Community Bank and Trust Acquisition
On January 29, 2010, the Bank entered into a P&A agreement, including loss share arrangements, with the FDIC to purchase certain assets and assume substantially all of the deposits and certain liabilities of CBT, a full service Georgia state-chartered community bank headquartered in Cornelia, Georgia. CBT operated 38 locations, including 36 branches, one loan production office and one trust office in the northeast region of Georgia.
Pursuant to the P&A agreement, the Bank received a discount of $158.0 million on the assets acquired and did not pay the FDIC a premium to assume all customer deposits. The loans and foreclosed real estate purchased are covered by a loss share agreement between the FDIC and the Bank. Under this loss share agreement, the FDIC has agreed to cover 80% of loan and foreclosed real estate losses up to $233.0 million and 95% of losses that exceed that amount. Gains and recoveries on covered assets will offset losses, or be paid to the FDIC, at the applicable loss share percentage at the time of recovery. The loss sharing agreement applicable to single family assets (loans and OREO) provides for FDIC loss sharing and Bank reimbursement to the FDIC for ten years. The loss share agreement applicable to commercial assets (loans and OREO) provides for FDIC loss sharing for five years and Bank reimbursement to the FDIC for eight years. The loss share agreement applicable to single family loans provides for FDIC loss sharing for ten years and Bank reimbursement to the FDIC for ten years. As of the date of acquisition, we calculated the amount of such reimbursements that we expect to receive from the FDIC using the present value of anticipated cash flows from the covered assets based on the credit adjustments estimated for each pool of loans and the estimated losses on foreclosed assets. In accordance with FASB ASC Topic 805, the FDIC indemnification asset was initially recorded at its fair value, and is measured separately from the loan assets and foreclosed assets because the loss sharing agreements are not contractually embedded in them or transferable with them in the event of disposal. The balance of the FDIC indemnification asset increases and decreases as the expected and actual cash flows from the covered assets fluctuate, as loans are paid off or impaired and as loans and foreclosed assets are sold. There are no contractual interest rates on this contractual receivable from the FDIC; however, a discount was recorded against the initial balance of the FDIC indemnification asset in conjunction with the fair value measurement as this receivable will be collected over the term of the loss sharing agreements. This discount will be accreted to non-interest income over future periods.

Supplied information:
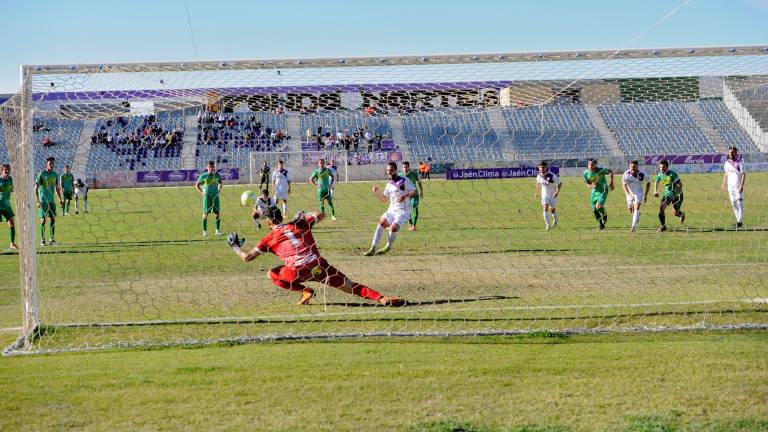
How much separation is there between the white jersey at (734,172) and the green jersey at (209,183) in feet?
38.6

Required work:
#1 According to the Community Bank and Trust acquisition text, what discount did the Bank receive on the assets acquired?
#2 Using the Community Bank and Trust acquisition text, decide whether each statement agrees with it: (a) The FDIC agreed to cover 80% of loan and foreclosed real estate losses up to $233.0 million. (b) The Bank paid the FDIC a premium to assume customer deposits. (c) The loss share agreement for commercial assets provides for FDIC loss sharing for eight years.

Outputs in order:
#1 $158.0 million

#2
(a) Yes: "the FDIC has agreed to cover 80% of loan and foreclosed real estate losses up to $233.0 million"
(b) No: "did not pay the FDIC a premium to assume all customer deposits"
(c) No: "provides for FDIC loss sharing for five years and Bank reimbursement to the FDIC for eight years"